5-ar has two types: Type I and Type II. Type 1 affects hair and sebaceous glands. Type II mainly affects the scalp and prostate.
It seems the best thing for this is using finasteride, a 5 ar type II blocker. Saw palmetto blocks both types of 5-ar, so it wouldn't hurt to "stack" the finasteride with some saw palmetto.
According to me, some other androgens may also trigger benign prostate hypertrophy (BPH). I am not a doctor or a biologist. I'm just a guy with a big prostate. So, I don't know if other androgens will definitely affect the prostate or not.
Fluoxymesterone (halotestin) can affect the prostate:
http://www.rxmed.com/b.main/b2.pharmaceutical/b2.1.monographs/CPS- Monographs/CPS- (General%20Monographs-%20H)/HALOTESTIN.html
I personally had a problem with my prostate on 1-test. Now 1-test is an androgen that cannot be aromatized, but 1-test
can convert back to DHT through an unknown process
not related to 5-ar.
As for other steroids, I cannot say. Testosterone clearly
does convert to DHT through 5-ar process and this can be prevented. Other steroids that are less androgenic (Deca, Primo, Var) may be less problematic.
As for others, such as trenbolone, I cannot say.
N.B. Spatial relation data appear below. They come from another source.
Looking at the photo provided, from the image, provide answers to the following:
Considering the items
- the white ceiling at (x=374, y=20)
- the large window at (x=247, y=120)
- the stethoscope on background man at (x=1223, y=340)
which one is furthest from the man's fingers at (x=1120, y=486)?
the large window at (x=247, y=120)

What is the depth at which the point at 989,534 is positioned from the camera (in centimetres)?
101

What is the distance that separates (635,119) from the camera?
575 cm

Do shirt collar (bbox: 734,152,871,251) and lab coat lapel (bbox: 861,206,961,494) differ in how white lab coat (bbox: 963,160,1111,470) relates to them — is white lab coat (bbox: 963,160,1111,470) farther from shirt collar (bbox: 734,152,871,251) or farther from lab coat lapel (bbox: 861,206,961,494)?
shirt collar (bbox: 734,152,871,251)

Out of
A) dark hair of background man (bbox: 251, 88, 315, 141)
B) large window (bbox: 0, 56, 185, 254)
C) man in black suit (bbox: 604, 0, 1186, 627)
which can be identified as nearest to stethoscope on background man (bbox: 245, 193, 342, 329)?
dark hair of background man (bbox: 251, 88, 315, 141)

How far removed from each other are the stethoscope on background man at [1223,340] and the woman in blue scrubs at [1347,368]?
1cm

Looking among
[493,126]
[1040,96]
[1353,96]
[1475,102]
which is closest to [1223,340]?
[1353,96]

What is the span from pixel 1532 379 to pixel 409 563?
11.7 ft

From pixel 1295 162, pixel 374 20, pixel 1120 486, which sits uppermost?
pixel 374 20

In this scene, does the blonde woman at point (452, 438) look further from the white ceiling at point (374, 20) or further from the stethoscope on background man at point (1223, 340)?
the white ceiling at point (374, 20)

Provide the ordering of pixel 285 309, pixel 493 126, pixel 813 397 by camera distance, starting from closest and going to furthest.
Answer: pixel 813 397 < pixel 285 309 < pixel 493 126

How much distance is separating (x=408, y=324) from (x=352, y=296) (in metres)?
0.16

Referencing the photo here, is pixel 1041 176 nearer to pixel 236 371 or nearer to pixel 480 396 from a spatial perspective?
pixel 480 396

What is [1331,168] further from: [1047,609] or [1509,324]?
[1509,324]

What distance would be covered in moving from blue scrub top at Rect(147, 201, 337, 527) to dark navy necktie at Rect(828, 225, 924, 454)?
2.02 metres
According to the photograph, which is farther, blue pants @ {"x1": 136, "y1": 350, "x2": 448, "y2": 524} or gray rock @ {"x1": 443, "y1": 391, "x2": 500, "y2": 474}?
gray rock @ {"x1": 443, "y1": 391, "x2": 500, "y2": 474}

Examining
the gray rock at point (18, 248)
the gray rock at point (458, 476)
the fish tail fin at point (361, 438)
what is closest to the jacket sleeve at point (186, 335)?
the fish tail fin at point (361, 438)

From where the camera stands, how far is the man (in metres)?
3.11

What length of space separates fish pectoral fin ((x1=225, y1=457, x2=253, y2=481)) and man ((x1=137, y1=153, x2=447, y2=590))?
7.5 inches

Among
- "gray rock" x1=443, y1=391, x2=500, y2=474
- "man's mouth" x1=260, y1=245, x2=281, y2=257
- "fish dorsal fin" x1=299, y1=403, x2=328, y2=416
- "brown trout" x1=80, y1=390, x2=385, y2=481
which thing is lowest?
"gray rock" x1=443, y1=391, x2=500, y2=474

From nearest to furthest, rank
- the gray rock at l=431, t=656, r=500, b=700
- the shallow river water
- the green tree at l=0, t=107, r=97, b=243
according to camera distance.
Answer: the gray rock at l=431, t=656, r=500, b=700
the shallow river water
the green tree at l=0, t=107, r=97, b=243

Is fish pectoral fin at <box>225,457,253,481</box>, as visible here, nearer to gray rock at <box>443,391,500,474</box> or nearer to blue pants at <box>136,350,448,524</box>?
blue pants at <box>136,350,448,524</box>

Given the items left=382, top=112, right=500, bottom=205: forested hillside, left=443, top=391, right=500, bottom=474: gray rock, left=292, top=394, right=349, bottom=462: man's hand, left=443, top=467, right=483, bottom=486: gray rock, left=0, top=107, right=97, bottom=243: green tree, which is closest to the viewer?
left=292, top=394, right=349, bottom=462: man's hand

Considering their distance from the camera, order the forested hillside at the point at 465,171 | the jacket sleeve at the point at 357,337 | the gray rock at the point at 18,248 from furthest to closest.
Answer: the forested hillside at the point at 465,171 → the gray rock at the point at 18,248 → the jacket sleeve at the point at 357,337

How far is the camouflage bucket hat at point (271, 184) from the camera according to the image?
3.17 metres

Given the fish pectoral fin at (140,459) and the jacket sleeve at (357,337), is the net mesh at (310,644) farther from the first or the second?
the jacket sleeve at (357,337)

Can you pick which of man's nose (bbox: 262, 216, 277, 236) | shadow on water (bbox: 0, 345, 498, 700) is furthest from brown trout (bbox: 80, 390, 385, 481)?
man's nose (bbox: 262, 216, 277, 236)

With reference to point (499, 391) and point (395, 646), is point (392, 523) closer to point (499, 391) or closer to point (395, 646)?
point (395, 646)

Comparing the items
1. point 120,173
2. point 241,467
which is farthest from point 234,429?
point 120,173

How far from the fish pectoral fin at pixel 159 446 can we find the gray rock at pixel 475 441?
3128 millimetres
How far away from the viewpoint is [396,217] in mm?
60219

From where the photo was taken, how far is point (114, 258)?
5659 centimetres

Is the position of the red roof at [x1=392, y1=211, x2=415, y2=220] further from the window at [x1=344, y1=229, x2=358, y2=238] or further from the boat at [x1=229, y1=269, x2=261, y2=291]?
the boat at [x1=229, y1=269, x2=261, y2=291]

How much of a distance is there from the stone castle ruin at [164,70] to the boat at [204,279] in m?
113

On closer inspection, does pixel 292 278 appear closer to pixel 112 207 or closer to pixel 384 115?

In any case, get your PSA levels checked if you can, take finasteride and saw palmetto, and monitor your own side effects. If you can't hold more than 500ml of urine (my case), you probably have a problem (like me).
The question has yet to be fully answered. DHT is an androgen, fluoxymesterone is an androgen, so I can say that some androgens aggrivate the prostate. Other steroids may be eligible for 5-ar, and would thus make them prostate aggrivators as well, though as stated, the 5-ar process can be prevented with finasteride and saw palmetto.